-- Questions about pictured scenes --
******************************

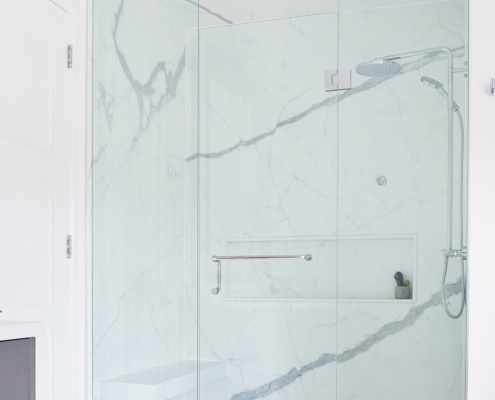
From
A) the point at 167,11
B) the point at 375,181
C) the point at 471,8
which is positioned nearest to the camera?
the point at 471,8

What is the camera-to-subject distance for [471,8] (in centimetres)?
238

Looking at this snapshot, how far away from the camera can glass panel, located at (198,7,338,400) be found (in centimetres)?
259

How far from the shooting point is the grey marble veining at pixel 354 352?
2.45 metres

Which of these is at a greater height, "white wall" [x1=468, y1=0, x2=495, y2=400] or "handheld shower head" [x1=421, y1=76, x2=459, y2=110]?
"handheld shower head" [x1=421, y1=76, x2=459, y2=110]
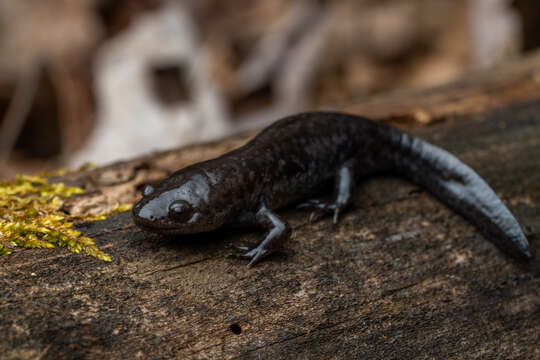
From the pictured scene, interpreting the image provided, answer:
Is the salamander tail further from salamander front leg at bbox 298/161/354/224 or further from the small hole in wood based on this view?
the small hole in wood

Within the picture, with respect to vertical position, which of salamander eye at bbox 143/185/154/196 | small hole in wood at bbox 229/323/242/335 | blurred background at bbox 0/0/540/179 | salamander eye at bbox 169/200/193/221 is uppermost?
blurred background at bbox 0/0/540/179

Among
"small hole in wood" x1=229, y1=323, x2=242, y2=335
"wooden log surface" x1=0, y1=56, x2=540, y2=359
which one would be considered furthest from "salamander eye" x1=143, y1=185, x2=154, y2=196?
"small hole in wood" x1=229, y1=323, x2=242, y2=335

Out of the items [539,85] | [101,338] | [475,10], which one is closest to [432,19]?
[475,10]

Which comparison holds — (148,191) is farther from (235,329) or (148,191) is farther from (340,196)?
(340,196)

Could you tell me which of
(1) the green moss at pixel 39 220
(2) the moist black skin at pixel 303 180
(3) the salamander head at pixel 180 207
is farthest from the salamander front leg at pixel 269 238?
(1) the green moss at pixel 39 220

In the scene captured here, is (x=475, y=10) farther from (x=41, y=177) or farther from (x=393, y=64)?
(x=41, y=177)

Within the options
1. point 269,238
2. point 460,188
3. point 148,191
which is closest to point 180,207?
point 148,191

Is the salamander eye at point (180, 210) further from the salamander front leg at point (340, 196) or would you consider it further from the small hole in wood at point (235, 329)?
the salamander front leg at point (340, 196)
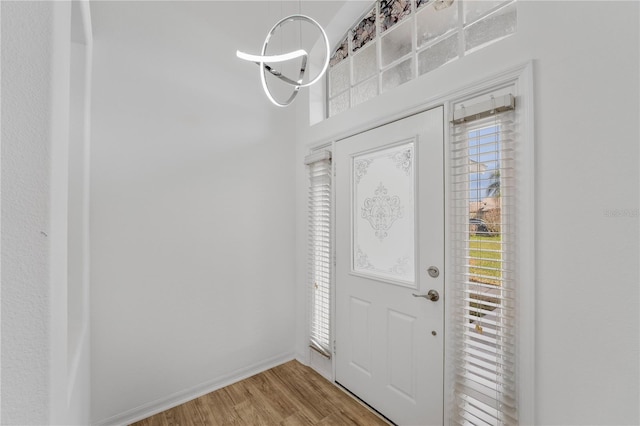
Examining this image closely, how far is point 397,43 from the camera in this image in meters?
1.95

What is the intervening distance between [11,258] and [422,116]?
1.77 metres

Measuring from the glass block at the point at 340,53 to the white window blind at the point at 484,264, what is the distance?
1.40 meters

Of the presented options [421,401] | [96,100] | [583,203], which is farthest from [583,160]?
[96,100]

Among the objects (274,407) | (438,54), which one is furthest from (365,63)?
(274,407)

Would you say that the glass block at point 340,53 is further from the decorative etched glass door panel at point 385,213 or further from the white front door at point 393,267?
the decorative etched glass door panel at point 385,213

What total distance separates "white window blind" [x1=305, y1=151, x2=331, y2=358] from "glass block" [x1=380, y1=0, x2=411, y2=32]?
103 cm

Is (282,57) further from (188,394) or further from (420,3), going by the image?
(188,394)

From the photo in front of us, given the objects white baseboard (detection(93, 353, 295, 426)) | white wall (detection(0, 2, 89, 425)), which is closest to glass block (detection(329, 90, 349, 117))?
white wall (detection(0, 2, 89, 425))

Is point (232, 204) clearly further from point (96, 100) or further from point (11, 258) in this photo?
point (11, 258)

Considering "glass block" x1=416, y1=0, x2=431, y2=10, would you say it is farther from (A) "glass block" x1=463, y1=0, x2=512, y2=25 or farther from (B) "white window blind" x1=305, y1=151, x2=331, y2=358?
(B) "white window blind" x1=305, y1=151, x2=331, y2=358

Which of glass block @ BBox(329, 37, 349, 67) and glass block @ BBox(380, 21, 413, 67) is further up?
glass block @ BBox(329, 37, 349, 67)

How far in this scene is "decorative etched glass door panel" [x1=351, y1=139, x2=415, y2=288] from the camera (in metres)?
1.73

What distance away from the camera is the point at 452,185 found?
1.49 m

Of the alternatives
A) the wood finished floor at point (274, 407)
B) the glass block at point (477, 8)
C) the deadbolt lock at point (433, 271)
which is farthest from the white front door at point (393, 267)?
the glass block at point (477, 8)
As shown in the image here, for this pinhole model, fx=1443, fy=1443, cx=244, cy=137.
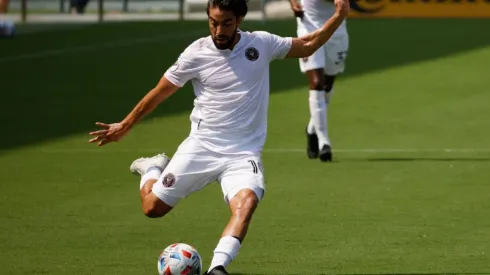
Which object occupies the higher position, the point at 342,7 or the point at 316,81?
the point at 342,7

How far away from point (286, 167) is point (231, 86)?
553 centimetres

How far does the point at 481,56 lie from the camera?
25.8m

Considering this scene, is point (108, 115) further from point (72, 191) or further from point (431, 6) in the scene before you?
point (431, 6)

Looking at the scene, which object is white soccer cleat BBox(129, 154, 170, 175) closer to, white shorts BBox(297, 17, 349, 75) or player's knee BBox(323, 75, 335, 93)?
white shorts BBox(297, 17, 349, 75)

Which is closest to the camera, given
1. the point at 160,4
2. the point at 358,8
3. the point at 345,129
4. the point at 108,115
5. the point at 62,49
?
the point at 345,129

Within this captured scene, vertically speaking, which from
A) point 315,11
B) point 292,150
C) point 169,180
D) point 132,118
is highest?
Answer: point 132,118

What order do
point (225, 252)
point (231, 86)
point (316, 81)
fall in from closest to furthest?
point (225, 252), point (231, 86), point (316, 81)

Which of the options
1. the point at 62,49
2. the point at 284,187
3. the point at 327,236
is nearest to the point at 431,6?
the point at 62,49

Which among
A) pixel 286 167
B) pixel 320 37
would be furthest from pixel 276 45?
pixel 286 167

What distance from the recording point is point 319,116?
1598 cm

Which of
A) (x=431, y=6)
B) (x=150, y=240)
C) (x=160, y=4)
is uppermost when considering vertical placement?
(x=150, y=240)

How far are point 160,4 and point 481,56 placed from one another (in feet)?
60.3

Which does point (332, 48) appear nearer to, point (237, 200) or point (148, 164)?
point (148, 164)

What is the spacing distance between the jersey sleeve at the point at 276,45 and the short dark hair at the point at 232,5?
0.48m
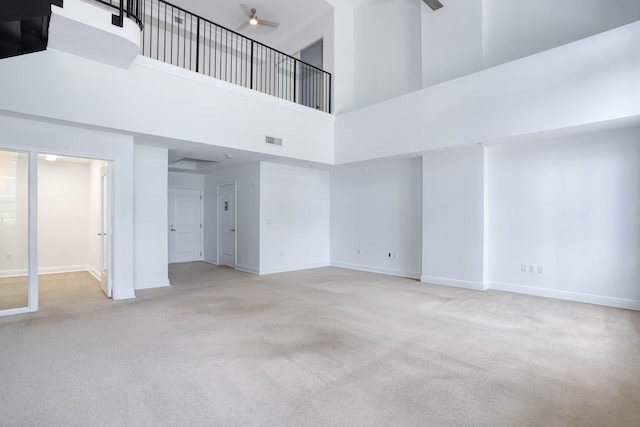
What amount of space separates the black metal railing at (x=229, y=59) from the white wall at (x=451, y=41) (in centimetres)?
250

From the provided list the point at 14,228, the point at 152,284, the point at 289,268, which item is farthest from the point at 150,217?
the point at 289,268

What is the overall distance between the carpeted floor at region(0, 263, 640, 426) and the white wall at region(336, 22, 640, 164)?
272 centimetres

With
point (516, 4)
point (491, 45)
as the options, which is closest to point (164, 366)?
point (491, 45)

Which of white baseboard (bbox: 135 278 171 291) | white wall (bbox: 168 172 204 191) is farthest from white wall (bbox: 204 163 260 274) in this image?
white baseboard (bbox: 135 278 171 291)

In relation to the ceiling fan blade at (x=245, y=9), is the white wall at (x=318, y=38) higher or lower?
lower

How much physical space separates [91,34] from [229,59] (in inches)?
232

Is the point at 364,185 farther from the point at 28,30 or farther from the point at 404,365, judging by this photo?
the point at 28,30

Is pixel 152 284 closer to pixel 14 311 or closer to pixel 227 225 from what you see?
pixel 14 311

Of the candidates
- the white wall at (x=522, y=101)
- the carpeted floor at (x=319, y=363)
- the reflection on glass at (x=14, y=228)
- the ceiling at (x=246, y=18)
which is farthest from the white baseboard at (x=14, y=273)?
the white wall at (x=522, y=101)

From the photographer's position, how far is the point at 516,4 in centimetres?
588

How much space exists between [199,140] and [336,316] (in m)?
3.64

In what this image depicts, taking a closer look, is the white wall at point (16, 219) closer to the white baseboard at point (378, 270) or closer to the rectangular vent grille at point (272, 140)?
the rectangular vent grille at point (272, 140)

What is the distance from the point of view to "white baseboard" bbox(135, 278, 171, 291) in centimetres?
597

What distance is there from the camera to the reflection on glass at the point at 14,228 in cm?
440
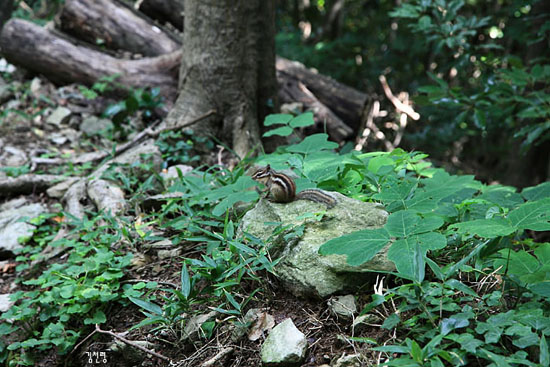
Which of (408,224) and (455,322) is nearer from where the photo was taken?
(455,322)

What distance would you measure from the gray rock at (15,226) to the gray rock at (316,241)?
1.81 meters

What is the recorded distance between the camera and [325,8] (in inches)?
470

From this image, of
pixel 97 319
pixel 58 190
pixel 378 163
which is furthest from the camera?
pixel 58 190

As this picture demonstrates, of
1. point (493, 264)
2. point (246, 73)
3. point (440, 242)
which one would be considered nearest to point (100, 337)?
point (440, 242)

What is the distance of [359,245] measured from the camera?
168 cm

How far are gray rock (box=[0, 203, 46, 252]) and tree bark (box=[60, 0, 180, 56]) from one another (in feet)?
8.87

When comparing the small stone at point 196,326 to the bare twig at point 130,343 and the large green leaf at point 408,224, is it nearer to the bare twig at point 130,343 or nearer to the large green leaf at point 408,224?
the bare twig at point 130,343

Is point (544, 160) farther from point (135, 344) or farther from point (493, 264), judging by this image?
point (135, 344)

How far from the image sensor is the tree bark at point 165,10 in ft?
19.5

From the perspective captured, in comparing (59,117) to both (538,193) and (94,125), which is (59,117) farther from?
(538,193)

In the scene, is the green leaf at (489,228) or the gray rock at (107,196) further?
the gray rock at (107,196)

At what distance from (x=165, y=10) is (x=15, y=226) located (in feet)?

******************************

-- Task brief --
Give back, word for word, the lines from the line that contains "In what this" through the last line of the records, with no pictures and nothing else.

-- Exercise response --
In what this image depicts, taking a closer look, is the white wall at point (16, 219) closer to the white baseboard at point (378, 270) or closer to the rectangular vent grille at point (272, 140)?
the rectangular vent grille at point (272, 140)

What is the distance from the point of view to "white baseboard" bbox(135, 278, 171, 291) in centimetres?
597

What distance is there from the camera to the reflection on glass at the point at 14,228 in cm?
440
Which of (408,224) and (455,322) is nearer from where the photo was taken?
(455,322)

What distance would you measure from the gray rock at (15,226) to the gray rock at (316,241)?
1.81 meters

What is the recorded distance between the camera and [325,8] (in inches)?
470

From this image, of
pixel 97 319
pixel 58 190
pixel 378 163
which is furthest from the camera?
pixel 58 190

As this picture demonstrates, of
1. point (493, 264)
2. point (246, 73)
3. point (440, 242)
which one would be considered nearest to point (100, 337)?
point (440, 242)

What is the distance of [359,245] measured from the camera?
168 cm

How far are gray rock (box=[0, 203, 46, 252]) and tree bark (box=[60, 0, 180, 56]) from one another (in feet)?
8.87

When comparing the small stone at point 196,326 to the bare twig at point 130,343 and the large green leaf at point 408,224, is it nearer to the bare twig at point 130,343 or nearer to the large green leaf at point 408,224?
the bare twig at point 130,343

Is point (544, 160) farther from point (135, 344) or farther from point (493, 264), judging by this image?
point (135, 344)

How far from the image sensor is the tree bark at point 165,10 in ft?
19.5

From the perspective captured, in comparing (59,117) to both (538,193) and (94,125), which is (59,117) farther from?
(538,193)

In the scene, is the green leaf at (489,228) or the gray rock at (107,196) further?
the gray rock at (107,196)

At what distance from (x=165, y=10) is (x=15, y=226) located (in feet)?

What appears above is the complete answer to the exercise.